-- Estratto del documento --
----------------------------------------

L’individuazione dell’indisponibilità e della non utilizzabilità del bene quale presupposto dell’esenzione ed effetto discendente dalle condotte penalmente rilevanti poste in essere dal terzo nei confronti della res assumono un valore assolutamente significativo, perché apparentemente rappresenterebbero un’esplicita ammissione del fatto che gli esiti dell’abusiva occupazione sui diritti vantati sull’immobile dal proprietario, o da altro titolare di altro diritto reale di godimento, siano così gravosi da determinarne una compressione tale da pregiudicare le modalità ordinarie di esercizio del possesso sul bene occupato.
Si potrebbe ritenere che ciò si riverberi sull’integrazione del presupposto dell’imposta municipale propria e sul conseguente obbligo di assolvimento del tributo.
Ragionando in questi termini, infatti, la novella legislativa: (i) da un lato, parrebbe fare proprio il binomio logico-giuridico “occupazione abusiva-spossessamento”, facendone discendere il venir meno del presupposto oggettivo dell’IMU rappresentato – ex art. 1, comma 740, L. n. 160/2019 – nel possesso dell’immobile; (ii) dall’altro, e come conseguenza del punto precedente, sembrerebbe andare oltre, obliterando le diverse posizioni giurisprudenziali che, nel tempo, si sono “distinte” per aver ritenuto sussistente l’obbligo di versamento dell’IMU anche in capo a chi avesse subito l’occupazione abusiva del proprio immobile.

----------------------------------------

Riscrivi tutto ciò che nel brano sull'esenzione IMU va da "Ragionando in questi" fino a "del proprio immobile.", mettendo "nuova norma" al posto di "novella legislativa".

----------------------------------------

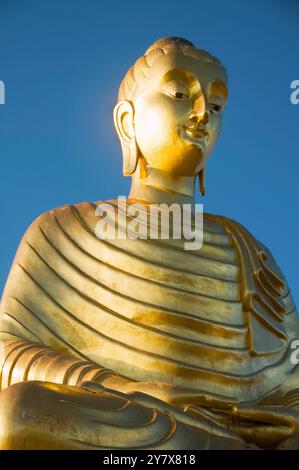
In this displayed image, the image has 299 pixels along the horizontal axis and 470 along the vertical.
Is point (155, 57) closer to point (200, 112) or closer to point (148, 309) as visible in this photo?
point (200, 112)

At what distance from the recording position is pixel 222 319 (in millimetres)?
5832

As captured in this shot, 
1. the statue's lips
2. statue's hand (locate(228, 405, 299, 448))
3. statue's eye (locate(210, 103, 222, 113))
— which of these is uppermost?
statue's eye (locate(210, 103, 222, 113))

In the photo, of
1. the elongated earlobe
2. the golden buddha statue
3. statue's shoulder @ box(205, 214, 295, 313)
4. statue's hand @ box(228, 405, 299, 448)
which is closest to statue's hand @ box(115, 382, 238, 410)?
the golden buddha statue

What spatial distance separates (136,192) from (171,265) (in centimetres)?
71

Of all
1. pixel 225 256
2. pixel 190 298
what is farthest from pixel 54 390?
pixel 225 256

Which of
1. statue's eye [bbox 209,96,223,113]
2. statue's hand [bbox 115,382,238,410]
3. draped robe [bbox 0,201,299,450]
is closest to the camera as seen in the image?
statue's hand [bbox 115,382,238,410]

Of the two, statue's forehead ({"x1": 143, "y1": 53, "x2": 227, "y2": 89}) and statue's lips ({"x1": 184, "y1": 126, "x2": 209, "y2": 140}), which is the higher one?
statue's forehead ({"x1": 143, "y1": 53, "x2": 227, "y2": 89})

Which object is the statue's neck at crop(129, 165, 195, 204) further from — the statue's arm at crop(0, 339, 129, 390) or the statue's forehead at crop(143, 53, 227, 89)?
the statue's arm at crop(0, 339, 129, 390)

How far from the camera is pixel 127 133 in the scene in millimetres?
6512

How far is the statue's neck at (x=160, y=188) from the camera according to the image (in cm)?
634

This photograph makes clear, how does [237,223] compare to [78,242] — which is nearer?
[78,242]

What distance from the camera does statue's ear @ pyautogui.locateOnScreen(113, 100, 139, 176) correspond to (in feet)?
21.1
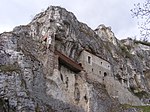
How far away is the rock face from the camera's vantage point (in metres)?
38.0

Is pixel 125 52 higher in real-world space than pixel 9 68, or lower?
higher

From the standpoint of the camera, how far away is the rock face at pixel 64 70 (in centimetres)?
3803

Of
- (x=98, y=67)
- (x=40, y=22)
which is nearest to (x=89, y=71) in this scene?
(x=98, y=67)

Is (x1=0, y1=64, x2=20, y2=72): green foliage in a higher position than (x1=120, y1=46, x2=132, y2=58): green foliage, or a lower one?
lower

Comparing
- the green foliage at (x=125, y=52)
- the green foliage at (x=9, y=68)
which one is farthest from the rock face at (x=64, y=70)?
the green foliage at (x=125, y=52)

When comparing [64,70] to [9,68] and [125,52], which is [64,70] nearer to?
[9,68]

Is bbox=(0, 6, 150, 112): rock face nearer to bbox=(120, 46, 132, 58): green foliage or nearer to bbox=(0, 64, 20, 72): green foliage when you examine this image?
bbox=(0, 64, 20, 72): green foliage

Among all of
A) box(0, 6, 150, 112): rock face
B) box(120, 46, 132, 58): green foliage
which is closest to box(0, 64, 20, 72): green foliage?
box(0, 6, 150, 112): rock face

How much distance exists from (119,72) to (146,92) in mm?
9339

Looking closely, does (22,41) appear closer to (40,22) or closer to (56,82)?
(56,82)

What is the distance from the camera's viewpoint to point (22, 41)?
149ft

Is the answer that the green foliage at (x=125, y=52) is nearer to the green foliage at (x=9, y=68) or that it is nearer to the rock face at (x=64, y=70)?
the rock face at (x=64, y=70)

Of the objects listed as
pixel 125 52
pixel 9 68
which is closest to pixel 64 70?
pixel 9 68

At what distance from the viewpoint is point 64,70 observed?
51.2m
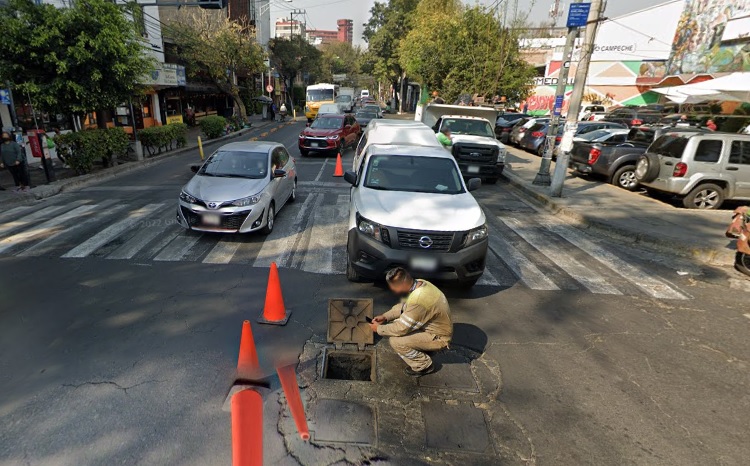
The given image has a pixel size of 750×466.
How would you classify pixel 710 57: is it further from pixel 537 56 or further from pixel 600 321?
pixel 600 321

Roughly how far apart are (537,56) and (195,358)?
48464mm

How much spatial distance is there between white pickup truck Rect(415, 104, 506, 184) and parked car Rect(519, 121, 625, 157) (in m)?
4.75

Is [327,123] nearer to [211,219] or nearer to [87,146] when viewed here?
[87,146]

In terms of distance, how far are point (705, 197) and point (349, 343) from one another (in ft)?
34.4

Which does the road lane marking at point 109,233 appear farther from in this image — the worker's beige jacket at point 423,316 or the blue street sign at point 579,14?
the blue street sign at point 579,14

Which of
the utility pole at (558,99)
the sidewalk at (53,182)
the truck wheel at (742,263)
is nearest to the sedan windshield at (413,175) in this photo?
the truck wheel at (742,263)

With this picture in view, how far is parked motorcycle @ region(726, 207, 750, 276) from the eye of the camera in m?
6.50


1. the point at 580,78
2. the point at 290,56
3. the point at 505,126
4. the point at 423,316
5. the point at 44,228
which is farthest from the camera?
the point at 290,56

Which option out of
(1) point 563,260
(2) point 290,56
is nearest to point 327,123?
(1) point 563,260

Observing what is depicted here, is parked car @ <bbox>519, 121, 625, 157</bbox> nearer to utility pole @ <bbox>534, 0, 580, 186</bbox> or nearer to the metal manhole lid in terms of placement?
utility pole @ <bbox>534, 0, 580, 186</bbox>

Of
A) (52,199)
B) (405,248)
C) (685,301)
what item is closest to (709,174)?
(685,301)

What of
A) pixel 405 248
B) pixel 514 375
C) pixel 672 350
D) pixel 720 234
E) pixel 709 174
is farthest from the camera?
pixel 709 174

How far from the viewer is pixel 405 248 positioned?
5.14 m

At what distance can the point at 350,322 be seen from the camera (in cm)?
456
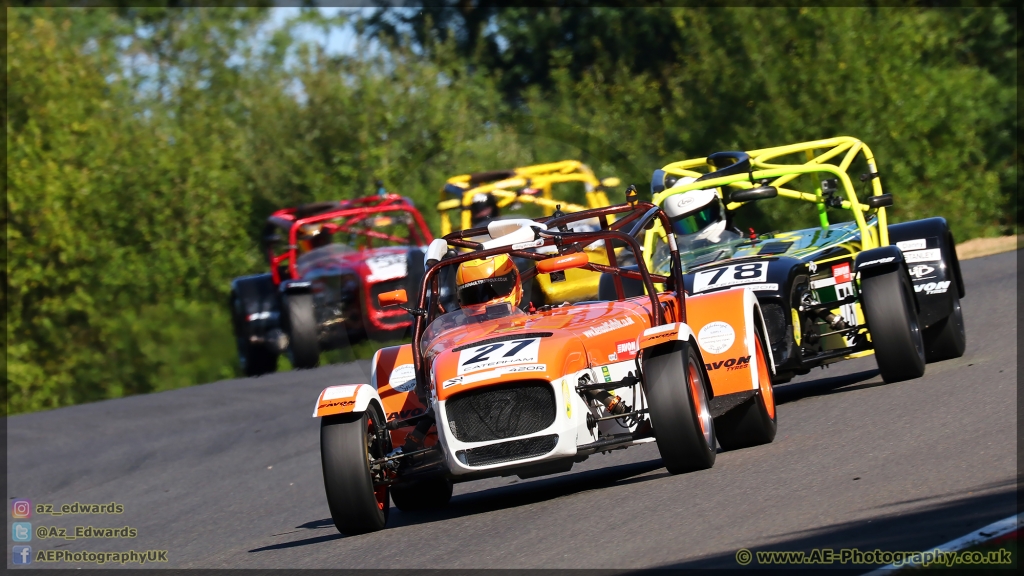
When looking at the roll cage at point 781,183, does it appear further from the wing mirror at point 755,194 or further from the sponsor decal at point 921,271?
the sponsor decal at point 921,271

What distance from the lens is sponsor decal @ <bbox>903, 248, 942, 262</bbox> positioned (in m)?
11.4

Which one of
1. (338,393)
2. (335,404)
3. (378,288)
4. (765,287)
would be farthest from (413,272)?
(335,404)

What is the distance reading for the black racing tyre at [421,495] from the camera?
8.98 meters

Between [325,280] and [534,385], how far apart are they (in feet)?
41.9

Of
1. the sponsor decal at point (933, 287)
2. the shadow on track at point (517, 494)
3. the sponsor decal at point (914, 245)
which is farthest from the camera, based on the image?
the sponsor decal at point (914, 245)

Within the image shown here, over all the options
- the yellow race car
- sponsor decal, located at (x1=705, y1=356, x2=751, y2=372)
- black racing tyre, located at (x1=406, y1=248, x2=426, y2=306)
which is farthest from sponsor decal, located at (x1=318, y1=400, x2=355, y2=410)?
black racing tyre, located at (x1=406, y1=248, x2=426, y2=306)

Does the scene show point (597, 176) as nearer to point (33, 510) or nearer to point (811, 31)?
point (33, 510)

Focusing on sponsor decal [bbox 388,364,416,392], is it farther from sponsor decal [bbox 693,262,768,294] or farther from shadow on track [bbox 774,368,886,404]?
shadow on track [bbox 774,368,886,404]

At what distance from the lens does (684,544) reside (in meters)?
6.12

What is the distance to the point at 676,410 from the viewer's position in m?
7.51

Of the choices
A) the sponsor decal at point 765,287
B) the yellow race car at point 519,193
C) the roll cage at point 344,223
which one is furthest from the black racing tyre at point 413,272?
the sponsor decal at point 765,287

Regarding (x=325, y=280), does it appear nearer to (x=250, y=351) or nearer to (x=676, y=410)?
(x=250, y=351)

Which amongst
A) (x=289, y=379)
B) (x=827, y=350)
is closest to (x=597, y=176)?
(x=289, y=379)

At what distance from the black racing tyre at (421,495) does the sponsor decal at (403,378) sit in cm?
61
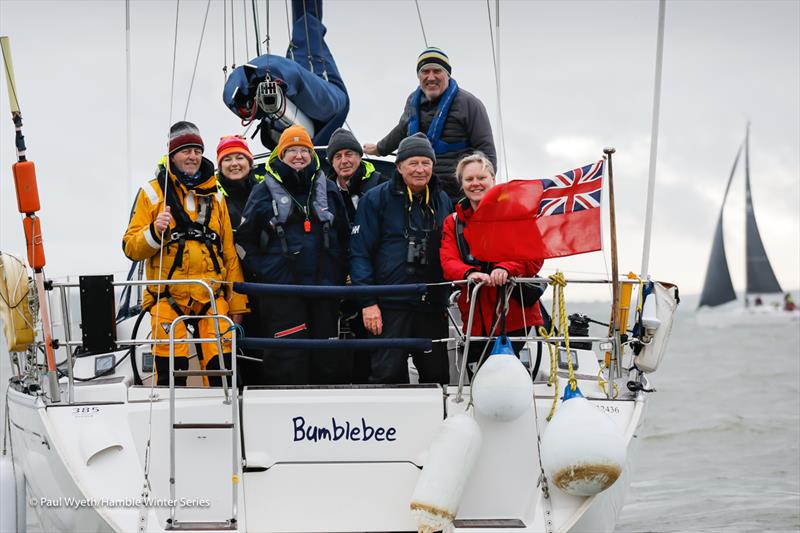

----------------------------------------

-- Risposta completa --
Ragionando in questi termini, infatti, la nuova norma: (i) da un lato, parrebbe fare proprio il binomio logico-giuridico “occupazione abusiva-spossessamento”, facendone discendere il venir meno del presupposto oggettivo dell’IMU rappresentato – ex art. 1, comma 740, L. n. 160/2019 – nel possesso dell’immobile; (ii) dall’altro, e come conseguenza del punto precedente, sembrerebbe andare oltre, obliterando le diverse posizioni giurisprudenziali che, nel tempo, si sono “distinte” per aver ritenuto sussistente l’obbligo di versamento dell’IMU anche in capo a chi avesse subito l’occupazione abusiva del proprio immobile.